Program Status Reports

The Trustees or designated collection committee should continually monitor the status of the audit program and periodically review its overall effectiveness. The auditor should be required to present a complete status report, including items listed below, on a periodic basis. It is highly recommended that the Trustees review the effectiveness of the program with the auditor on an annual basis.

  • Audits in progress
  • Audit issues requiring trustee direction
  • Completed audit results
  • Significant reporting issues
  • Employer audit appeals
  • Legal referrals to compel audit compliance
  • Employer audit selections (annual basis)
  • Delinquency policy review (annual basis)

Audit Support Data

The Plan administrator should provide the new auditor with a historical audit report to avoid any unintended duplication and should also provide the following types of participant and contribution data on an ongoing basis to streamline the audit process and facilitate accurate results.
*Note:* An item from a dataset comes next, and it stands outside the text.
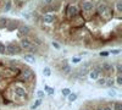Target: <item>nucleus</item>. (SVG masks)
Segmentation results:
<instances>
[{"mask_svg": "<svg viewBox=\"0 0 122 110\" xmlns=\"http://www.w3.org/2000/svg\"><path fill=\"white\" fill-rule=\"evenodd\" d=\"M33 79H36V72L33 71L32 68H29L28 66H25L20 70V73L16 77V81L17 82H21V83H28V82H32Z\"/></svg>", "mask_w": 122, "mask_h": 110, "instance_id": "nucleus-1", "label": "nucleus"}, {"mask_svg": "<svg viewBox=\"0 0 122 110\" xmlns=\"http://www.w3.org/2000/svg\"><path fill=\"white\" fill-rule=\"evenodd\" d=\"M66 17L68 20H73L75 17H77L79 15V6L76 4H68L66 6V12H65Z\"/></svg>", "mask_w": 122, "mask_h": 110, "instance_id": "nucleus-2", "label": "nucleus"}, {"mask_svg": "<svg viewBox=\"0 0 122 110\" xmlns=\"http://www.w3.org/2000/svg\"><path fill=\"white\" fill-rule=\"evenodd\" d=\"M21 52H22V49L18 43H9L7 45H5V55L12 56V55L20 54Z\"/></svg>", "mask_w": 122, "mask_h": 110, "instance_id": "nucleus-3", "label": "nucleus"}, {"mask_svg": "<svg viewBox=\"0 0 122 110\" xmlns=\"http://www.w3.org/2000/svg\"><path fill=\"white\" fill-rule=\"evenodd\" d=\"M79 5H81V10H82V12H86V14L92 12L95 9V3L93 1V0H82Z\"/></svg>", "mask_w": 122, "mask_h": 110, "instance_id": "nucleus-4", "label": "nucleus"}, {"mask_svg": "<svg viewBox=\"0 0 122 110\" xmlns=\"http://www.w3.org/2000/svg\"><path fill=\"white\" fill-rule=\"evenodd\" d=\"M100 67H101L103 73H105L109 77H111L115 73V65L111 63H103V64H100Z\"/></svg>", "mask_w": 122, "mask_h": 110, "instance_id": "nucleus-5", "label": "nucleus"}, {"mask_svg": "<svg viewBox=\"0 0 122 110\" xmlns=\"http://www.w3.org/2000/svg\"><path fill=\"white\" fill-rule=\"evenodd\" d=\"M12 92H14V94H15L17 98H20V99H23V98L27 97V89H26L25 87H22V86L15 84V86L12 87Z\"/></svg>", "mask_w": 122, "mask_h": 110, "instance_id": "nucleus-6", "label": "nucleus"}, {"mask_svg": "<svg viewBox=\"0 0 122 110\" xmlns=\"http://www.w3.org/2000/svg\"><path fill=\"white\" fill-rule=\"evenodd\" d=\"M30 31H32V28L27 25H20V27L17 28V36L20 38H23V37H29L30 34Z\"/></svg>", "mask_w": 122, "mask_h": 110, "instance_id": "nucleus-7", "label": "nucleus"}, {"mask_svg": "<svg viewBox=\"0 0 122 110\" xmlns=\"http://www.w3.org/2000/svg\"><path fill=\"white\" fill-rule=\"evenodd\" d=\"M20 47H21V49L22 50H28L29 49V47L32 45V41H30V38L29 37H23V38H21V41H20Z\"/></svg>", "mask_w": 122, "mask_h": 110, "instance_id": "nucleus-8", "label": "nucleus"}, {"mask_svg": "<svg viewBox=\"0 0 122 110\" xmlns=\"http://www.w3.org/2000/svg\"><path fill=\"white\" fill-rule=\"evenodd\" d=\"M42 21L46 25L54 23L56 21V15L55 14H43L42 15Z\"/></svg>", "mask_w": 122, "mask_h": 110, "instance_id": "nucleus-9", "label": "nucleus"}, {"mask_svg": "<svg viewBox=\"0 0 122 110\" xmlns=\"http://www.w3.org/2000/svg\"><path fill=\"white\" fill-rule=\"evenodd\" d=\"M20 25H21V22H20L18 20H9V22L6 25V29L9 32H12L20 27Z\"/></svg>", "mask_w": 122, "mask_h": 110, "instance_id": "nucleus-10", "label": "nucleus"}, {"mask_svg": "<svg viewBox=\"0 0 122 110\" xmlns=\"http://www.w3.org/2000/svg\"><path fill=\"white\" fill-rule=\"evenodd\" d=\"M109 7V4L107 3H105V1H100V3H98V4H95V9H97V14L100 16L101 14H103L105 10Z\"/></svg>", "mask_w": 122, "mask_h": 110, "instance_id": "nucleus-11", "label": "nucleus"}, {"mask_svg": "<svg viewBox=\"0 0 122 110\" xmlns=\"http://www.w3.org/2000/svg\"><path fill=\"white\" fill-rule=\"evenodd\" d=\"M100 16H101V18H104V21H105V22H107V21H110V20L112 18V10H111L110 6H109V7H107V9H106Z\"/></svg>", "mask_w": 122, "mask_h": 110, "instance_id": "nucleus-12", "label": "nucleus"}, {"mask_svg": "<svg viewBox=\"0 0 122 110\" xmlns=\"http://www.w3.org/2000/svg\"><path fill=\"white\" fill-rule=\"evenodd\" d=\"M60 72H61V75L70 76L71 72H72V67H71L68 64L67 65H64V66H60Z\"/></svg>", "mask_w": 122, "mask_h": 110, "instance_id": "nucleus-13", "label": "nucleus"}, {"mask_svg": "<svg viewBox=\"0 0 122 110\" xmlns=\"http://www.w3.org/2000/svg\"><path fill=\"white\" fill-rule=\"evenodd\" d=\"M23 60L26 63H28V64H34L36 63V58H34V55H32V54H26L25 56H23Z\"/></svg>", "mask_w": 122, "mask_h": 110, "instance_id": "nucleus-14", "label": "nucleus"}, {"mask_svg": "<svg viewBox=\"0 0 122 110\" xmlns=\"http://www.w3.org/2000/svg\"><path fill=\"white\" fill-rule=\"evenodd\" d=\"M89 77L92 78V79H94V81H97V79L100 77V73L97 71V70H94V68H92L90 71H89Z\"/></svg>", "mask_w": 122, "mask_h": 110, "instance_id": "nucleus-15", "label": "nucleus"}, {"mask_svg": "<svg viewBox=\"0 0 122 110\" xmlns=\"http://www.w3.org/2000/svg\"><path fill=\"white\" fill-rule=\"evenodd\" d=\"M114 84H115V79H114V77H107V78H106V82H105V86H104V87L111 88V87H114Z\"/></svg>", "mask_w": 122, "mask_h": 110, "instance_id": "nucleus-16", "label": "nucleus"}, {"mask_svg": "<svg viewBox=\"0 0 122 110\" xmlns=\"http://www.w3.org/2000/svg\"><path fill=\"white\" fill-rule=\"evenodd\" d=\"M7 22H9V18L1 16V17H0V28H6Z\"/></svg>", "mask_w": 122, "mask_h": 110, "instance_id": "nucleus-17", "label": "nucleus"}, {"mask_svg": "<svg viewBox=\"0 0 122 110\" xmlns=\"http://www.w3.org/2000/svg\"><path fill=\"white\" fill-rule=\"evenodd\" d=\"M42 103H43V99H37L34 102V104H32V106H30V110H36L37 108H39L42 105Z\"/></svg>", "mask_w": 122, "mask_h": 110, "instance_id": "nucleus-18", "label": "nucleus"}, {"mask_svg": "<svg viewBox=\"0 0 122 110\" xmlns=\"http://www.w3.org/2000/svg\"><path fill=\"white\" fill-rule=\"evenodd\" d=\"M111 106H112V109H114V110H122V103H121V102H118V100L114 102L112 104H111Z\"/></svg>", "mask_w": 122, "mask_h": 110, "instance_id": "nucleus-19", "label": "nucleus"}, {"mask_svg": "<svg viewBox=\"0 0 122 110\" xmlns=\"http://www.w3.org/2000/svg\"><path fill=\"white\" fill-rule=\"evenodd\" d=\"M95 82H97V84L99 87H104L105 86V82H106V77H99Z\"/></svg>", "mask_w": 122, "mask_h": 110, "instance_id": "nucleus-20", "label": "nucleus"}, {"mask_svg": "<svg viewBox=\"0 0 122 110\" xmlns=\"http://www.w3.org/2000/svg\"><path fill=\"white\" fill-rule=\"evenodd\" d=\"M67 98H68V102H70V103H73V102L76 100V99L78 98V94H77V93H72V92H71V93L68 94V97H67Z\"/></svg>", "mask_w": 122, "mask_h": 110, "instance_id": "nucleus-21", "label": "nucleus"}, {"mask_svg": "<svg viewBox=\"0 0 122 110\" xmlns=\"http://www.w3.org/2000/svg\"><path fill=\"white\" fill-rule=\"evenodd\" d=\"M115 7H116V10H117V12H118V14L122 12V0H116Z\"/></svg>", "mask_w": 122, "mask_h": 110, "instance_id": "nucleus-22", "label": "nucleus"}, {"mask_svg": "<svg viewBox=\"0 0 122 110\" xmlns=\"http://www.w3.org/2000/svg\"><path fill=\"white\" fill-rule=\"evenodd\" d=\"M115 72H116V76H121V73H122V65H121V63H117L116 64Z\"/></svg>", "mask_w": 122, "mask_h": 110, "instance_id": "nucleus-23", "label": "nucleus"}, {"mask_svg": "<svg viewBox=\"0 0 122 110\" xmlns=\"http://www.w3.org/2000/svg\"><path fill=\"white\" fill-rule=\"evenodd\" d=\"M43 75H44L45 77L51 76V68H50V67H48V66H45V67L43 68Z\"/></svg>", "mask_w": 122, "mask_h": 110, "instance_id": "nucleus-24", "label": "nucleus"}, {"mask_svg": "<svg viewBox=\"0 0 122 110\" xmlns=\"http://www.w3.org/2000/svg\"><path fill=\"white\" fill-rule=\"evenodd\" d=\"M11 1H10V0H7V1L5 3V5H4V11L5 12H9L10 11V10H11Z\"/></svg>", "mask_w": 122, "mask_h": 110, "instance_id": "nucleus-25", "label": "nucleus"}, {"mask_svg": "<svg viewBox=\"0 0 122 110\" xmlns=\"http://www.w3.org/2000/svg\"><path fill=\"white\" fill-rule=\"evenodd\" d=\"M44 91H45L48 94H50V95L55 93V89H54V88H51V87H49V86H45V87H44Z\"/></svg>", "mask_w": 122, "mask_h": 110, "instance_id": "nucleus-26", "label": "nucleus"}, {"mask_svg": "<svg viewBox=\"0 0 122 110\" xmlns=\"http://www.w3.org/2000/svg\"><path fill=\"white\" fill-rule=\"evenodd\" d=\"M61 93H62V95H64V97H68V94L71 93V89H70V88H62Z\"/></svg>", "mask_w": 122, "mask_h": 110, "instance_id": "nucleus-27", "label": "nucleus"}, {"mask_svg": "<svg viewBox=\"0 0 122 110\" xmlns=\"http://www.w3.org/2000/svg\"><path fill=\"white\" fill-rule=\"evenodd\" d=\"M114 79L117 86H122V76H116V78H114Z\"/></svg>", "mask_w": 122, "mask_h": 110, "instance_id": "nucleus-28", "label": "nucleus"}, {"mask_svg": "<svg viewBox=\"0 0 122 110\" xmlns=\"http://www.w3.org/2000/svg\"><path fill=\"white\" fill-rule=\"evenodd\" d=\"M101 108H103V110H114L112 106H111V104H109V103L103 104V105H101Z\"/></svg>", "mask_w": 122, "mask_h": 110, "instance_id": "nucleus-29", "label": "nucleus"}, {"mask_svg": "<svg viewBox=\"0 0 122 110\" xmlns=\"http://www.w3.org/2000/svg\"><path fill=\"white\" fill-rule=\"evenodd\" d=\"M109 55H110V53L106 52V50H103V52H100V53H99V56H101V58H107Z\"/></svg>", "mask_w": 122, "mask_h": 110, "instance_id": "nucleus-30", "label": "nucleus"}, {"mask_svg": "<svg viewBox=\"0 0 122 110\" xmlns=\"http://www.w3.org/2000/svg\"><path fill=\"white\" fill-rule=\"evenodd\" d=\"M0 55H5V44L0 43Z\"/></svg>", "mask_w": 122, "mask_h": 110, "instance_id": "nucleus-31", "label": "nucleus"}, {"mask_svg": "<svg viewBox=\"0 0 122 110\" xmlns=\"http://www.w3.org/2000/svg\"><path fill=\"white\" fill-rule=\"evenodd\" d=\"M109 53L112 55H118L121 53V49H111V52H109Z\"/></svg>", "mask_w": 122, "mask_h": 110, "instance_id": "nucleus-32", "label": "nucleus"}, {"mask_svg": "<svg viewBox=\"0 0 122 110\" xmlns=\"http://www.w3.org/2000/svg\"><path fill=\"white\" fill-rule=\"evenodd\" d=\"M37 95H38V99H43L44 95H45V93H44V91H38L37 92Z\"/></svg>", "mask_w": 122, "mask_h": 110, "instance_id": "nucleus-33", "label": "nucleus"}, {"mask_svg": "<svg viewBox=\"0 0 122 110\" xmlns=\"http://www.w3.org/2000/svg\"><path fill=\"white\" fill-rule=\"evenodd\" d=\"M81 60H82L81 58H72V59H71V61H72L73 64H78V63H81Z\"/></svg>", "mask_w": 122, "mask_h": 110, "instance_id": "nucleus-34", "label": "nucleus"}, {"mask_svg": "<svg viewBox=\"0 0 122 110\" xmlns=\"http://www.w3.org/2000/svg\"><path fill=\"white\" fill-rule=\"evenodd\" d=\"M53 47H54L55 49H57V50H59V49L61 48V47H60V44H59L57 42H53Z\"/></svg>", "mask_w": 122, "mask_h": 110, "instance_id": "nucleus-35", "label": "nucleus"}, {"mask_svg": "<svg viewBox=\"0 0 122 110\" xmlns=\"http://www.w3.org/2000/svg\"><path fill=\"white\" fill-rule=\"evenodd\" d=\"M109 95L110 97H115L116 95V91H115V89H111V91L109 92Z\"/></svg>", "mask_w": 122, "mask_h": 110, "instance_id": "nucleus-36", "label": "nucleus"}, {"mask_svg": "<svg viewBox=\"0 0 122 110\" xmlns=\"http://www.w3.org/2000/svg\"><path fill=\"white\" fill-rule=\"evenodd\" d=\"M44 3L46 5H50V4H53V0H44Z\"/></svg>", "mask_w": 122, "mask_h": 110, "instance_id": "nucleus-37", "label": "nucleus"}, {"mask_svg": "<svg viewBox=\"0 0 122 110\" xmlns=\"http://www.w3.org/2000/svg\"><path fill=\"white\" fill-rule=\"evenodd\" d=\"M94 110H103V108H101V105H98L94 108Z\"/></svg>", "mask_w": 122, "mask_h": 110, "instance_id": "nucleus-38", "label": "nucleus"}, {"mask_svg": "<svg viewBox=\"0 0 122 110\" xmlns=\"http://www.w3.org/2000/svg\"><path fill=\"white\" fill-rule=\"evenodd\" d=\"M15 1H20V0H15Z\"/></svg>", "mask_w": 122, "mask_h": 110, "instance_id": "nucleus-39", "label": "nucleus"}]
</instances>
  • Historical audit results (audit period and results)
  • Electronic account listing (employer name, account number, active/inactive date, contact information)
  • Participant Work History (participant information, posted monthly hours and/or contribution amount)
  • Cash Receipts Reports (receipts from employer remittance reports)
  • Individual collective bargaining agreements and participation agreements

Individual Audit Reports

The collection committee (or key players) should review an example audit report to ensure the auditor’s format complies with the collection policy and will be suitable for updating eligibility records and pursuing collections. We recommend the following considerations:

  • Report organization (a summary and detail report of discrepancies)
  • Disclosures (clear narrative explanations of discrepancy types, calculations and fees)
  • Personnel (Are appropriate personnel copied on the audit report?)

Dispute Resolution

The Plan must have a process in place to resolve complicated audit issues and employer disputes. These issues may be controversial and require additional information or research beyond the scope of the payroll audit.  The auditor may turn to the trustees or audit committee for guidance in the following situations:

  • Incomplete records
  • Ambiguous bargaining language (or reference to verbal agreements or past practice)
  • Employees potentially performing covered work, but not reported to the benefit Plan
  • Potential subcontracting violations
  • Employee classification issues

Transitioning payroll auditors is a process that requires effort from the entire collections team. However, focusing on the areas above will facilitate a smooth transition and promote the efficiency of the program. Failing to address these areas will result in delays that can negatively impact timely reporting and ultimately collections.